** Begin Data shown **

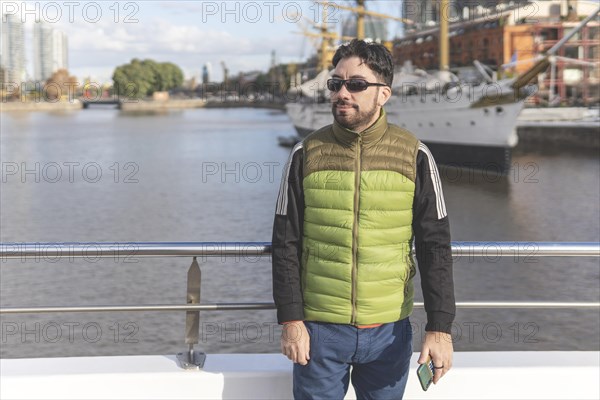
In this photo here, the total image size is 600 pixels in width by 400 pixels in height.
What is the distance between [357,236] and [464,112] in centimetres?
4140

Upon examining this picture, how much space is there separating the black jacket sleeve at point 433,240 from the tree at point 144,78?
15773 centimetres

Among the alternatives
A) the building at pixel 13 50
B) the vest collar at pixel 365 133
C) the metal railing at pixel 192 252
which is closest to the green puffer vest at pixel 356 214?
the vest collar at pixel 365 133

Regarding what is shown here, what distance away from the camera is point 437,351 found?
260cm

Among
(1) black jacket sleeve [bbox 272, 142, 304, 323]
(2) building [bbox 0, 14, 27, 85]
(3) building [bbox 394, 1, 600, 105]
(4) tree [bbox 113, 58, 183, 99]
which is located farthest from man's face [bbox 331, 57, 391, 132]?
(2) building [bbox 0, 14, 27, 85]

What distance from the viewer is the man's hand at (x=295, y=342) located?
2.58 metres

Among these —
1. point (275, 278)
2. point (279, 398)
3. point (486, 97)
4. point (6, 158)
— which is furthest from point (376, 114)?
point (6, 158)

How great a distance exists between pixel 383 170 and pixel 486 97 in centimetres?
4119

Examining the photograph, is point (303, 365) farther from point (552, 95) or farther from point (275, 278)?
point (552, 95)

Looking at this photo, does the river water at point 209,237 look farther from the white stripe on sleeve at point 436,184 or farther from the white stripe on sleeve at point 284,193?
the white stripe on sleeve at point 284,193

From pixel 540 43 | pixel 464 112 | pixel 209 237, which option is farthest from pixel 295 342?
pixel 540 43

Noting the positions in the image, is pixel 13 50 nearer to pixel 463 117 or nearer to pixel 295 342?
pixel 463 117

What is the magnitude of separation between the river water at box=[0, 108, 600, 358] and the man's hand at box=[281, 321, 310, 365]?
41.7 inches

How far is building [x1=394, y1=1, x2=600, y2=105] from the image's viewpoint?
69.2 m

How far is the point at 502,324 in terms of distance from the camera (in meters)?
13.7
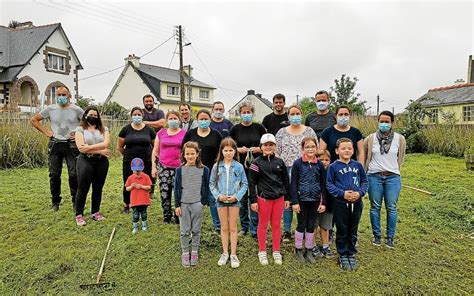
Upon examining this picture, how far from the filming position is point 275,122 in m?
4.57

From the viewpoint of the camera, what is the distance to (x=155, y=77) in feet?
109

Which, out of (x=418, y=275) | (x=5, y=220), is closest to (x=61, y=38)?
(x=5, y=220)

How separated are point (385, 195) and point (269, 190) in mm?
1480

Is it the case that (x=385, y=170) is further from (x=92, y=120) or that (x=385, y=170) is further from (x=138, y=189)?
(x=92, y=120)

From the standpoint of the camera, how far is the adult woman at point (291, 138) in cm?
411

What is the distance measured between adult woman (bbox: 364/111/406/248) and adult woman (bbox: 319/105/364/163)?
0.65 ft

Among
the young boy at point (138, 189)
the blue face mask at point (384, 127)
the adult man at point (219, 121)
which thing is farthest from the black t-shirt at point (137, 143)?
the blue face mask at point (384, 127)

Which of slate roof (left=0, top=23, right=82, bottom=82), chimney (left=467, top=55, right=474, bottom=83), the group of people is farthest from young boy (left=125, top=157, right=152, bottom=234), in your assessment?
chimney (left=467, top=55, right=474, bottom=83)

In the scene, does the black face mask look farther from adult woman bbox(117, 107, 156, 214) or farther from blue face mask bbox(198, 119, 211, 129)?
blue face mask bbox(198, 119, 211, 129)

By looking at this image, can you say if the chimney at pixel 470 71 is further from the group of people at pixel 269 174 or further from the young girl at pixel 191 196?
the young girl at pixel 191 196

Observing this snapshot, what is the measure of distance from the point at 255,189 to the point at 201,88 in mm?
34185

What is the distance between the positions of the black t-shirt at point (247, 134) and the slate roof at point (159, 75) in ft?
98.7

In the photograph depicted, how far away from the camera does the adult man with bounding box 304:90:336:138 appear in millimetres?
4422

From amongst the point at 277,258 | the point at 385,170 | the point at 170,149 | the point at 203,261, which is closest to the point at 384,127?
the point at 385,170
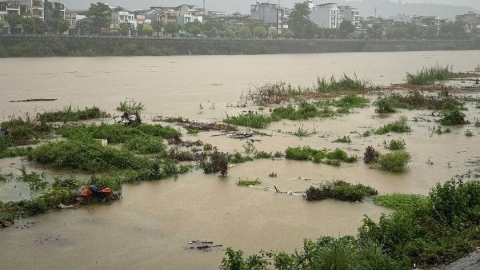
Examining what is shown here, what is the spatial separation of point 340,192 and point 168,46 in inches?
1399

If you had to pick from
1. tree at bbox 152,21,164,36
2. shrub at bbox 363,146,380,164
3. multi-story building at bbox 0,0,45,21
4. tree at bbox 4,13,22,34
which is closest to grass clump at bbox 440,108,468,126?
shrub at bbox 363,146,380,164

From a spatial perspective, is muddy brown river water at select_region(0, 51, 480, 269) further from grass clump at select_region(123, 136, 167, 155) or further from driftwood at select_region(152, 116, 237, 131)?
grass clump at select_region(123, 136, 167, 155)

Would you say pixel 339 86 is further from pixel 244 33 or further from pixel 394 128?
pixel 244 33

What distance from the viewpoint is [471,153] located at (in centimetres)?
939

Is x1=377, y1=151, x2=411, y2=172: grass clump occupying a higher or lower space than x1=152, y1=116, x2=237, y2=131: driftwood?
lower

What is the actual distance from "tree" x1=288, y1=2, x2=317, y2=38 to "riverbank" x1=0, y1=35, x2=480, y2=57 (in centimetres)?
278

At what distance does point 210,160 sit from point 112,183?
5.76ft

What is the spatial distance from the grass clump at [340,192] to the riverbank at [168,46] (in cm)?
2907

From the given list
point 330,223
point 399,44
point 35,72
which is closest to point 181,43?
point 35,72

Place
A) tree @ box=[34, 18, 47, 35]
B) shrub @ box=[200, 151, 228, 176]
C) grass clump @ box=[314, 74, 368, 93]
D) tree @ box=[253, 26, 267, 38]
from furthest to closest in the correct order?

** End Data shown **

Turn every line of the records above into a numbered list, skipping blank lines and leaving out the pictures.

Task response:
1. In this photo here, the total image size is 600 pixels in width by 400 pixels in height.
2. What is the distance between [357,236] and [464,112] in centimetres?
3. 4140
4. Upon examining this picture, how much space is there separating the black jacket sleeve at point 433,240 from the tree at point 144,78?
5. 15773 centimetres
6. Among the alternatives
7. A) the building at pixel 13 50
8. B) the vest collar at pixel 365 133
9. C) the metal railing at pixel 192 252
10. which is closest to the green puffer vest at pixel 356 214?
11. the vest collar at pixel 365 133
12. Regarding what is shown here, what distance away from the camera is point 437,351 found?
13. 260cm
14. Among
15. (1) black jacket sleeve [bbox 272, 142, 304, 323]
16. (2) building [bbox 0, 14, 27, 85]
17. (3) building [bbox 394, 1, 600, 105]
18. (4) tree [bbox 113, 58, 183, 99]
19. which is located farthest from man's face [bbox 331, 57, 391, 132]?
20. (2) building [bbox 0, 14, 27, 85]
21. What distance from the viewer is the man's hand at (x=295, y=342) located?
22. 2.58 metres
23. Among these —
24. 1. point (275, 278)
25. 2. point (279, 398)
26. 3. point (486, 97)
27. 4. point (6, 158)
28. — which is furthest from point (376, 114)?
29. point (6, 158)
30. How great a distance exists between pixel 383 170 and pixel 486 97 in centimetres?
31. 4119
32. Examining the photograph, is point (303, 365) farther from point (552, 95) or farther from point (275, 278)?
33. point (552, 95)
34. Looking at this photo, does the river water at point 209,237 look farther from the white stripe on sleeve at point 436,184 or farther from the white stripe on sleeve at point 284,193?
35. the white stripe on sleeve at point 284,193
36. From pixel 540 43 | pixel 464 112 | pixel 209 237, which option is farthest from pixel 295 342?
37. pixel 540 43
38. Noting the positions in the image, is pixel 13 50 nearer to pixel 463 117 or nearer to pixel 295 342?
39. pixel 463 117
40. What is the magnitude of separation between the river water at box=[0, 108, 600, 358] and the man's hand at box=[281, 321, 310, 365]?
41. 41.7 inches
42. How far is building [x1=394, y1=1, x2=600, y2=105] from the image's viewpoint?
43. 69.2 m
44. How far is the point at 502,324 in terms of distance from the camera (in meters)?
45. 13.7
46. Upon examining this picture, how far from the filming position is point 275,122 in m?
47. 4.57
48. From the viewpoint of the camera, what is the distance to (x=155, y=77) in feet?
49. 109
50. Which, out of (x=418, y=275) | (x=5, y=220), is closest to (x=61, y=38)?
51. (x=5, y=220)
52. How separated are point (385, 195) and point (269, 190) in mm?
53. 1480
54. Is it the case that (x=385, y=170) is further from (x=92, y=120) or that (x=385, y=170) is further from (x=138, y=189)?
55. (x=92, y=120)
56. From the standpoint of the camera, how far is the adult woman at point (291, 138) in cm?
57. 411
58. What is the distance measured between adult woman (bbox: 364/111/406/248) and adult woman (bbox: 319/105/364/163)?
59. 0.65 ft
60. Among
61. the young boy at point (138, 189)
62. the blue face mask at point (384, 127)
63. the adult man at point (219, 121)
64. which thing is farthest from the black t-shirt at point (137, 143)?
65. the blue face mask at point (384, 127)
66. Which of slate roof (left=0, top=23, right=82, bottom=82), chimney (left=467, top=55, right=474, bottom=83), the group of people is farthest from young boy (left=125, top=157, right=152, bottom=234), in your assessment?
67. chimney (left=467, top=55, right=474, bottom=83)
68. In the scene, does the black face mask look farther from adult woman bbox(117, 107, 156, 214) or farther from blue face mask bbox(198, 119, 211, 129)?
69. blue face mask bbox(198, 119, 211, 129)
70. By looking at this image, can you say if the chimney at pixel 470 71 is further from the group of people at pixel 269 174 or further from the young girl at pixel 191 196?
71. the young girl at pixel 191 196
72. Observing this snapshot, what is the measure of distance from the point at 255,189 to the point at 201,88 in mm?
73. 34185
74. What is the distance between the positions of the black t-shirt at point (247, 134) and the slate roof at point (159, 75) in ft?
75. 98.7
76. In the photograph depicted, how far away from the camera does the adult man with bounding box 304:90:336:138 appear in millimetres?
77. 4422
78. From amongst the point at 277,258 | the point at 385,170 | the point at 170,149 | the point at 203,261, which is closest to the point at 384,127?
79. the point at 385,170
80. Examining what is shown here, what is the spatial separation of point 340,192 and point 168,46 in inches?
81. 1399
82. If you had to pick from
83. 1. tree at bbox 152,21,164,36
84. 2. shrub at bbox 363,146,380,164
85. 3. multi-story building at bbox 0,0,45,21
86. 4. tree at bbox 4,13,22,34
87. which is closest to grass clump at bbox 440,108,468,126?
88. shrub at bbox 363,146,380,164
89. From a spatial perspective, is muddy brown river water at select_region(0, 51, 480, 269) further from grass clump at select_region(123, 136, 167, 155) or further from driftwood at select_region(152, 116, 237, 131)?
90. grass clump at select_region(123, 136, 167, 155)
91. Would you say pixel 339 86 is further from pixel 244 33 or further from pixel 394 128?
92. pixel 244 33
93. What distance from the viewpoint is [471,153] located at (in centimetres)?
94. 939
95. Is x1=377, y1=151, x2=411, y2=172: grass clump occupying a higher or lower space than x1=152, y1=116, x2=237, y2=131: driftwood?
96. lower
97. What is the actual distance from "tree" x1=288, y1=2, x2=317, y2=38 to "riverbank" x1=0, y1=35, x2=480, y2=57 (in centimetres)?
98. 278
99. At what distance does point 210,160 sit from point 112,183?
100. 5.76ft
101. What is the spatial distance from the grass clump at [340,192] to the riverbank at [168,46] (in cm)?
102. 2907
103. From the given list
104. point 330,223
105. point 399,44
106. point 35,72
107. which is closest to point 181,43?
108. point 35,72
109. Place
110. A) tree @ box=[34, 18, 47, 35]
111. B) shrub @ box=[200, 151, 228, 176]
112. C) grass clump @ box=[314, 74, 368, 93]
113. D) tree @ box=[253, 26, 267, 38]
114. from furthest to closest in the correct order?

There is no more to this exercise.